En su papel de pastor, en el Belén de la capilla del pazo, tenía que cantar un breve villancico. La noche de víspera su madre le había enseñado una copla. Mucho se reía mientras se la decía. Después de dejar la oveja al pie de la cuna del niño Jesús, Benito Mallo se adelantó hacia el auditorio y soltó su canto con mucha seriedad:
Dénos el aguinaldo,
aunque sea poco:
un tocino entero
y la mitad de otro.
En un principio, el señorío del pazo y sus amistades enmudecieron con el pasmo. Luego les dio por reír. Una carcajada interminable. Be nito Mallo vio cómo algunos de ellos enjugaban las lágrimas. Lloraban de risa. A él le ardía el fondo de los ojos. Si fuese de noche, relucirían como los de un gato montés.
Los intermediarios que Benito Mallo enviaba a Madrid no tenían éxito. Era como golpear en hierro frío. Aquella familia venida a menos ponía nuevas condiciones cada vez que el trato parecía cerrado. Un día Benito Mallo mandó llamar a su chófer y le dijo que se preparase para un largo viaje. Cargaron en el maletero dos tabales, de los de embalar pescado ahumado. Traigo esto para los señores, dijo cuando se presentó en el piso de Madrid. Dígales que soy Benito Mallo. Lo hicieron pasar al salón y allí mismo, reunida la familia, sin más ceremonia, abrió el primer tabal. Los billetes estaban cuidadosamente apilados en círculos concéntricos, como finísimos arenques.
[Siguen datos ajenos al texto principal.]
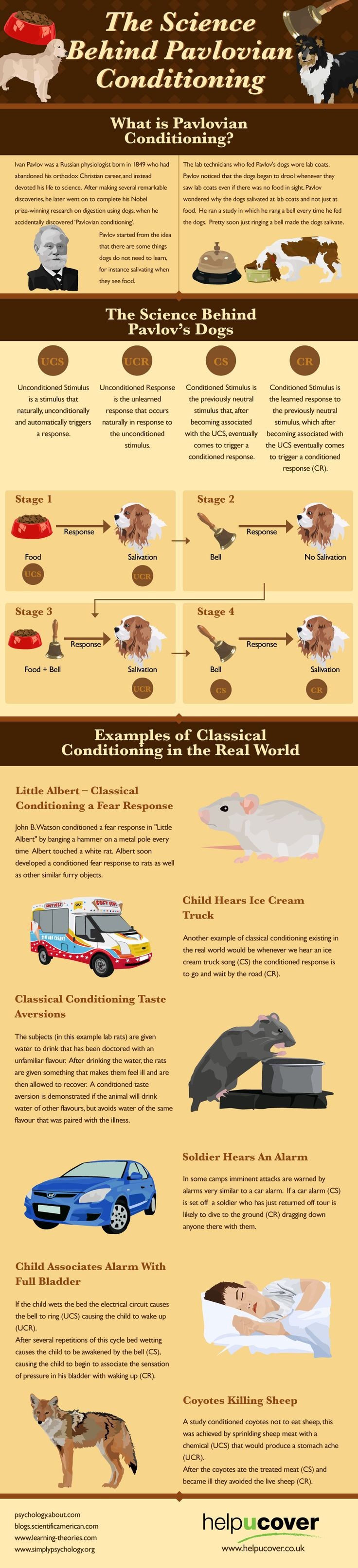 The science behind Pavlovian conditioning #infographic #Pets #Dogs #Animal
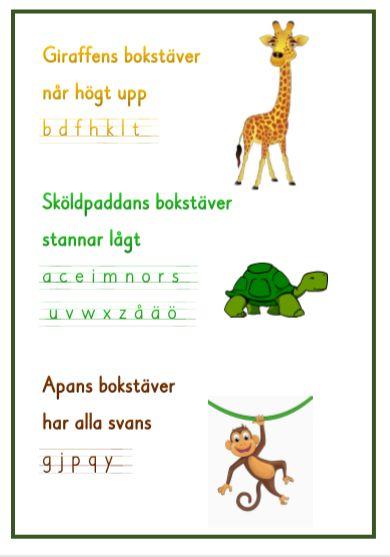 Forma bokstäver - med eller utan hjälplinjer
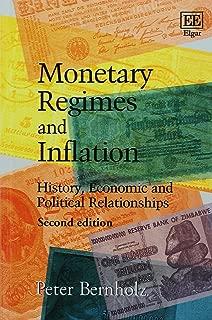 monetary regimes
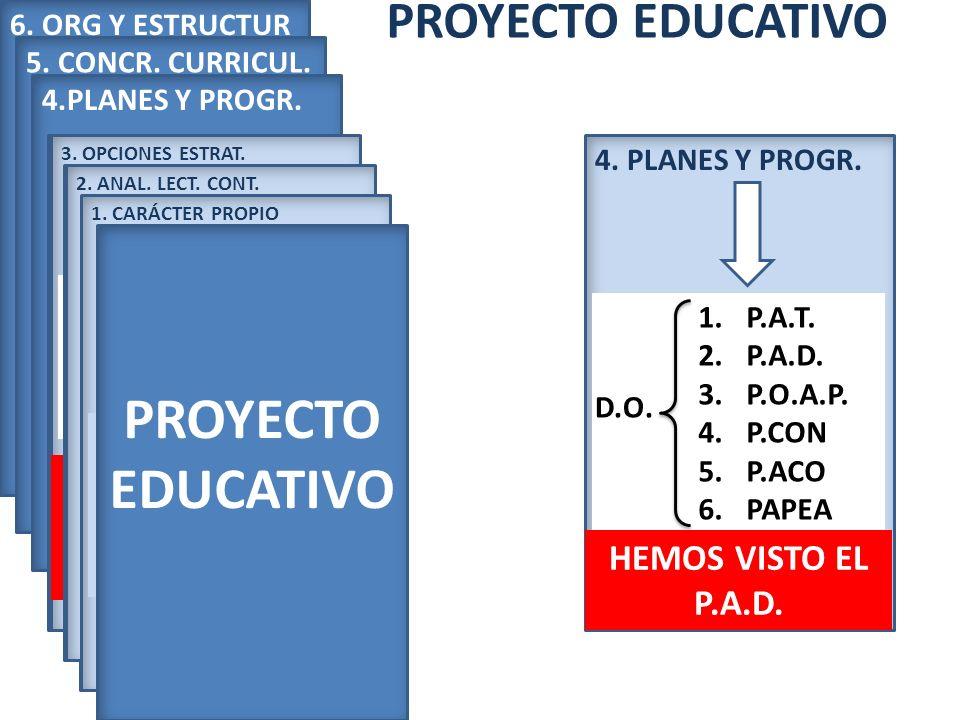 PROYECTO EDUCATIVO 6. ORG Y ESTRUCTUR 5. CONCR. CURRICUL. 4.PLANES Y PROGR. 1.P.A.T. 2.P.A.D. 3.P.O.A.P. 4.P.CON 5.P.ACO 6.PAPEA HEMOS VISTO EL P.A.D.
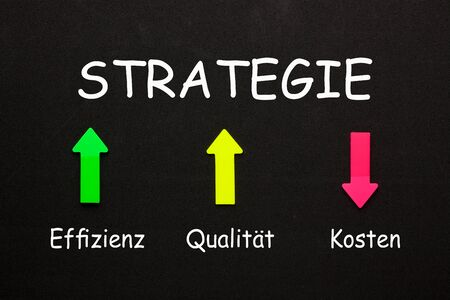 Strategy and colorful arrows with conceptual words efficiency quality costs in German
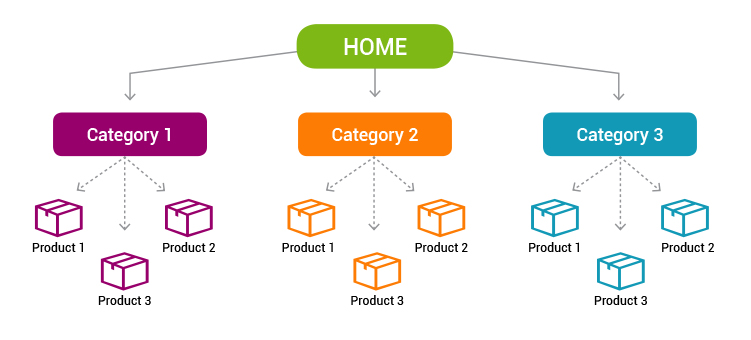 e-commerce-site-architecture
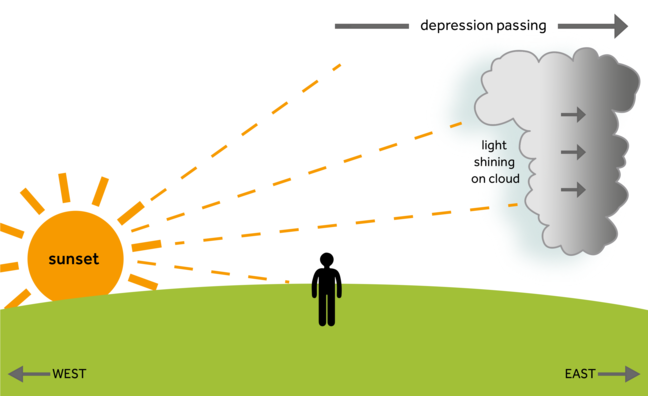 an image of the sun setting in the west, and the light rays reflecting off one side of a large cloud which is situated east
Apetecibles. Fíjense cómo brillan y cómo huelen. Pueden probarlos. Masticarlos. Sabrosos peces de humo. Pero Benito Mallo dijo: Pueden contarlos, tómenlo con calma. Miró su reloj de cadena. Yo voy a por lotería. Y si están de acuerdo, vayan llamando a un notario de confianza. Pero cuando regresó, el señor tenía acentuado el tic de la risa sardónica. La mujer permanecía muda, respirando con el pecho agitado. Y los dos señoritos, chico y chica, flanqueaban a su padre. Estirados, con sus cuellos de grulla al acecho, como si asistiesen a una ofensa.
¿Y bien?
Estimamos su interés, dijo Luis Felipe, pero nos parece todo muy precipitado. No se trata sólo de dinero, señor Mallo. Hay cosas que no tienen precio, de un fuerte valor sentimental.
La biblioteca, papá, apostilló la hija.
Sí. Por ejemplo, la biblioteca. Es una biblioteca extraordinaria. De lo mejor de Galicia. Su valor es incalculable.
Entiendo. Couto, le dijo Benito Mallo al chófer, suba otro tabal de pescado.
Pasarían años hasta que Benito Mallo volviese a reparar en aquella biblioteca que emparedaba el escritorio, el salón y un largo pasillo del pazo. De vez en cuando, algún visitante hacía algún comentario de admiración, después de hojear alguno de aquellos viejos volúmenes.
Esto que tiene aquí es una maravilla, un tesoro.
Lo sé, asentía Benito Mallo con orgullo. Tiene un valor incalculable.
En el fondo del escritorio que tenía por despacho había una enciclopedia ilustrada. Eran volúmenes sólidos y simétricos que parecían encuadernados en mármol y que le daban a la estancia una gravedad de mausoleo. Pero cada vez que se levantaba de su silla y bordeaba la mesa por la derecha, el viejo contrabandista se encontraba a la altura de la vista con un inquietante anaquel de libros desiguales, algunos desencuadernados, bajo un epígrafe de letras labradas en madera:
Poesía
Un día se levantó y se volvió a sentar. Tenía en sus manos un libro titulado Las cien mejores poesías castellanas de Marcelino Menéndez Pelayo. Desde entonces destinaba todos los días un rato de ocio a la lectura de aquel libro. A veces lo dejaba abierto en su regazo y quedaba abstraído mirando la película que proyectaba el cielo en la galería de la sala o cerraba los ojos en un soñar despierto. Instruyó a la servidumbre para que nadie lo interrumpiese, y ellos incorporaron una nueva expresión, como si se tratase de una inveterada costumbre: El señor está con el libro.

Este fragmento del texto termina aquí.